Across Europe, 170 wind farms have already been repowered, over half of which are in Germany. The country has Europe's largest onshore wind fleet, and new projects have faced opposition from locals concerned about visual impact and wildlife protection.

Rebuilding existing projects with bigger machines is usually easier, with locals already used to the machines.

"In the midst of the energy crisis, repowering wind farms makes sense," said Nicolas Wolff, executive vice president and general manager of Canadian power producer Boralex Inc.'s European division. Boralex recently repowered a site in Somme, France, increasing its capacity by more than 50%.

"Given the positive environmental impact, the production gains from technological advancements, the extension of our engagement with territories accustomed to wind power and the rapid speed of deployment, wind farm repowering is a concrete response to the [French] government's stated aim of accelerating renewable energy production," Wolff said in a Nov. 21 statement.

Yet, repowered wind farms are still considered new projects and require many of the same administrative steps as a brand-new site.

The European Union wants to ease permitting bottlenecks for wind and solar projects, and as such has categorized renewables as being in the overriding public interest. In emergency legislation related to the energy crisis, the European Commission has set a maximum planning time limit of six months.

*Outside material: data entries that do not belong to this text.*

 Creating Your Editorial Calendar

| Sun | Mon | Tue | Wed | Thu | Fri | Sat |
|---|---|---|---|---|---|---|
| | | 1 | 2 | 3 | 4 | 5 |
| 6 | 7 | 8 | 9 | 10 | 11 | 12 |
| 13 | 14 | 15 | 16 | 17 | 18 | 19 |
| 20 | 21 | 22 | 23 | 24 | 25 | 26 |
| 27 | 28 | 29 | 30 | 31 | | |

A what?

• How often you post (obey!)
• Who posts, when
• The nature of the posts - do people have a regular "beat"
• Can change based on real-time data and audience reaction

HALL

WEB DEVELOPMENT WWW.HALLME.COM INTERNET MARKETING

"Repowering is a win-win-win game," WindEurope CEO Giles Dickson said in a statement. "The oldest wind farms are usually on the best wind sites but have the least efficient turbines. Repowering them makes the best use of the sites. You can triple the output with 25% fewer turbines."

Countries that need to work harder on plans for repowering are Spain, Italy and Denmark, according to WindEurope.

Offshore wind repowering promising

Many wind farms today opt for lifetime extension instead of repowering, with the industry observing that turbines are often still in good shape after 20 years of operations.

Extensions are often done because legislative frameworks for repowering are not in place, WindEurope said. However, on average, repowering reduces the number of turbines in a wind farm by a quarter while increasing installed capacity by 2.7 times and tripling the electricity output, the trade group said.

WindEurope's repowering analysis focuses on onshore wind, with most offshore projects developed post-2000 and still operating with their original turbines. While the issue of repowering will become relevant for offshore wind, WindEurope has not yet produced data on the benefits, according to spokesperson Christoph Zipf.

"My feeling would, however, be that the business case for offshore wind repowering will be even more compelling, as the nameplate capacity difference between legacy turbines and modern ones is even bigger," Zipf said in an email.

Today's largest offshore wind turbines have a capacity of 15 MW, and can reach capacity factors of 50%, while the oldest models in the water are smaller than 4 MW.

"Repowering should be a no-brainer," said Alon Carmel, energy transition expert at PA Consulting. Because the oldest sites have good wind speeds and low environmental and social impacts, it will be "the logical next step for the industry," Carmel said Dec. 1.

Investors are also set to benefit, Carmel said. "Repowering enables them to significantly boost their returns by increasing energy yield and reducing operations and maintenance costs," the consultant said.

Even without repowering, the offshore wind sector is grappling with supply chain constraints, especially around the availability of vessels large enough to install the new generation of mega-turbines. "There will be a supply chain squeeze, and that will continue for a few years as the supply chain scales up," Carmel said.

Repowering is unlikely to take away those resources from new projects, however. "I actually think because of the timing it won't be so much of an issue," Carmel said.

Offshore wind farms will only start reaching their 20th anniversary en masse in about five years time, meaning the supply chain will have time to respond to the projected surge in demand, Carmel said.